Forum Discussion
Formula Challenge: The most efficient way to generate a Number Spiral (Ulam spiral) ?
This is terrific! May I ask how much time you've invested in studying the Ulam spiral?
Any time I post one of these out of the box problem-solving discussions I don't expect a lot of replies (It gives me hope that there may be an audience for the fractals Lambda I made months ago.).
I hadn't looked at this task since I posted it in July but would brainstorm alternatives solutions every so often.
For example:
-Create a sparse array and have SCAN finish the matrix by filling in the missing values
-Create an array of R/C coordinates in relation to the origin (1). There's a pattern to the coordinates but it's a slog.
-Recursive wrapping/flattening. I think this is theoretically possible but it's not terribly efficient.
It's funny I was messing with MAKEARRAY on/off this morning but being interrupted too much to finish it. I like this solution. MAKEARRAY gets a bad rap for being 'slow' but it's not a bad option when a matrix needs to be created where a target array doesn't exist. Also, MAKEARRAY doesn't need to stack.
Thanks for responding. About a month ago, someone needed some help creating the reverse spiral, or Pyramid Ascent as I like to call it. As you can imagine, that quickly turned into seeing who could come up with the shortest/fastest/most robust formula. Sheets kept reaching a calculation limit, and I knew that was highly affected by the use of LAMBDA helper functions.
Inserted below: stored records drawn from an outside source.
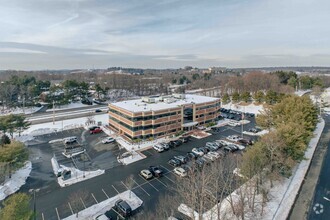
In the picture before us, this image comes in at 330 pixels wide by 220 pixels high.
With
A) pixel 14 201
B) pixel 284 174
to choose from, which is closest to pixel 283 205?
pixel 284 174

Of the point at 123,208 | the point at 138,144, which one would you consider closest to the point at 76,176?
the point at 123,208

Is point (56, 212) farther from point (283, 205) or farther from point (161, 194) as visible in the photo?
point (283, 205)

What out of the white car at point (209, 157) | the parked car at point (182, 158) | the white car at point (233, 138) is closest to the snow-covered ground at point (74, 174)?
the parked car at point (182, 158)

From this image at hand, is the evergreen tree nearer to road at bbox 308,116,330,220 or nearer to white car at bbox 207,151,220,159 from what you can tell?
white car at bbox 207,151,220,159

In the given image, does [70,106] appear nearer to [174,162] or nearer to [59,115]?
[59,115]

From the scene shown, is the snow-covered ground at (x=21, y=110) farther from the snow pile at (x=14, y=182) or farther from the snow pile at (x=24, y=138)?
the snow pile at (x=14, y=182)

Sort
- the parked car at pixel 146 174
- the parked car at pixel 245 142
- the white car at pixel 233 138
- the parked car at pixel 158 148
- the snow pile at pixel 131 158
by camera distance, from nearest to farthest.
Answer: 1. the parked car at pixel 146 174
2. the snow pile at pixel 131 158
3. the parked car at pixel 158 148
4. the parked car at pixel 245 142
5. the white car at pixel 233 138

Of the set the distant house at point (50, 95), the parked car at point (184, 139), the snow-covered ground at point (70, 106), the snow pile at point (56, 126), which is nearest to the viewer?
the parked car at point (184, 139)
After an all-nighter, I came up with this direct approach.
=lambda(n,
makearray(n,n,lambda(i,j,
let(a,min(n-i,j-1,i-1,n-j),
b,if(i>j,4*n-j-i-6*a,j+i-2*a),
4*a*(n-a)+b-1))))
It was still hitting the calc limit at 219 rows, so last week I was determined to:
- Get rid of MIN, since it's generating all four values at each coordinate.
- Remove the final LAMBDA helper function, MAKEARRAY.
That led to a formula similar to the one I subitted here. I thought that I could easily convert the Pyramid Ascent into the Ulam Spiral by simply adding n^1-1, but I now recognize that the Ulam Spiral is set by the spiral direction starting at 1 vs the Pyramid Ascent, which always begins with 1 in the upper left corner. I'm currently working on that fix.
As for any future improvements to efficiency, here's my thought. If the final matrix is generated row by row, would it be more efficient if at each row, stack together three arrays of numbers, which would avoid a bunch of conditional tests to determine which quadrant each coordinates is in. I've tried visualizing this below:
I've made a Named Function called SPIRAL that outputs the spiral (fix still pending from above) given the side length and type of spiral. This spreadsheet also includes some nice extras to visualize the prime numbers and demonstrate that it may not be the primes that have a pattern, but rather the non-primes. And when you remove a pattern from a canvas, what remains can appear to be a pattern.